Como ler Platão? Um estudo propedêutico

Otacilio Luciano de Sousa Neto1


Camila do Espírito Santo Prado de Olieira 2

1 Introdução/ Desenvolvimento

Platão é um dos filósofos que traz maior dificuldade a quem pretende interpretá-lo. Ele
não escreveu, até onde se sabe, nenhum tratado. Os escritos tradicionalmente atribuídos ao
ateniense são, em sua grande maioria, diálogos de caráter dramático. Platão sempre se refere ao
leitor de modo indireto. Por tal razão todo aquele que deseja pesquisar o pensamento platônico se
depara com um problema: como ler Platão? Esta questão, da maneira aqui colocada, busca
encontrar um método para interpretar o pensamento de Platão, visto que ele não é, de forma
inequívoca, expresso pelo seu estilo dialógico.
É, então, o objetivo deste emprego, encontrar uma maneira de ler Platão que não se
feche para as várias possibilidades de compreensão e para amplitude do pensamento platônico. Para
isto cabe analisar, em primeiro lugar, o que seria a maneira mais recorrente de ler Platão. Feito isso,
deveremos considerar as principais críticas a essa maneira.
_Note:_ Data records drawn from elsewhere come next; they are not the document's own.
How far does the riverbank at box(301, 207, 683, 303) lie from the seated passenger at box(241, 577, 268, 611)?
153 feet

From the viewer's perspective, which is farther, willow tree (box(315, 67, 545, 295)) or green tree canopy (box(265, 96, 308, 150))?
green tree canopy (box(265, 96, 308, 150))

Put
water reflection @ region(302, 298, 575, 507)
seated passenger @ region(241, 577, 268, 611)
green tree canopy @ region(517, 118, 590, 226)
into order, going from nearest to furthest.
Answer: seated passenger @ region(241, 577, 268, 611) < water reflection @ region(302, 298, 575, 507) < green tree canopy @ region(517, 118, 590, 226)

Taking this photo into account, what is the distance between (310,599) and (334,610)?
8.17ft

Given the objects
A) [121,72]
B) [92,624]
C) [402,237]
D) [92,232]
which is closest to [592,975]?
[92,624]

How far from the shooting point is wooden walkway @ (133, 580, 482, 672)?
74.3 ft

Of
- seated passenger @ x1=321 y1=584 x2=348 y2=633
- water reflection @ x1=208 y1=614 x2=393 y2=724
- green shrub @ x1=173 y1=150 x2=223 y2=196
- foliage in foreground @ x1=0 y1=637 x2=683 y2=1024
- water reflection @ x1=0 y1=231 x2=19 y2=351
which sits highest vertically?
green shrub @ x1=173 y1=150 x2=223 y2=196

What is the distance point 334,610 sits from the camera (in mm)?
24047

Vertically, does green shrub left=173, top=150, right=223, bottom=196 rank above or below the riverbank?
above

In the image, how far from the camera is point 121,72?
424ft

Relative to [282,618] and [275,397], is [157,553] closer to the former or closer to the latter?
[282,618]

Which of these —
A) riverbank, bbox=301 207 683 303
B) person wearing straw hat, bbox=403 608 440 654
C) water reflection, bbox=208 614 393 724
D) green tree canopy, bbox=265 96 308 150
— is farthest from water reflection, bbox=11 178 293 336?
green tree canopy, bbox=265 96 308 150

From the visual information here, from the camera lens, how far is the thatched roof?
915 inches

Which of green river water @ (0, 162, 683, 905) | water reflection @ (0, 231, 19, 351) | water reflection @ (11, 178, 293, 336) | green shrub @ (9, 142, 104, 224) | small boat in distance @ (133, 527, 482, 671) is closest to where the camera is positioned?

Analisaremos, a seguir, outra linha de
interpretação de Platão, que propõe uma ordenação do corpus platônico, denominada
“desenvolvimentista”. Devemos, então, questionar se esta ordenação é adequada à tarefa de
interpretar Platão na vastidão de sua obra.
Segundo Rowe, o pensamento de Platão foi freqüentemente tomado como “um conjunto de
teses altamente significativas e conectadas acerca do mundo em geral3.” Esta leitura afirma que
“estas teses estão lá em Platão4”. Ou seja, para estes intérpretes, o pensamento de Platão, contido
nestas teses está exposto em cada um e em todos os diálogos. Porém, essa leitura do corpus
platônico nos leva a um problema, pois:

[…] ameaçadora para todo tipo de interpretação


“dogmática” [assim é denominada tal posição] é a acusação de
que ela pressupõe que o intérprete está autorizado a ler cada
diálogo à luz dos outros, quando os diálogos (assim reza o
argumento) raramente nos convidam a fazer tal coisa, visto que
eles são na maioria artefatos independentes.5

1
Graduando em Licenciatura em Filosofia, Universidade Federal do Ceará, Juazeiro do Norte, Ceará, e-mail:
otacilioluciano@alu.ufc.br

2
Doutoranda em Filosofia, Universidade Federal do Ceará, Juazeiro do Norte, Ceará, e-mail:
camiladoespiritosanto@yahoo.com.br:

3
Cf. ROWE, Chistopher. Interpretando Platão. Em: Hugh H. & Cols. Benson. Platão. Artmed Editora. 2011. p. 28.
4
Idem.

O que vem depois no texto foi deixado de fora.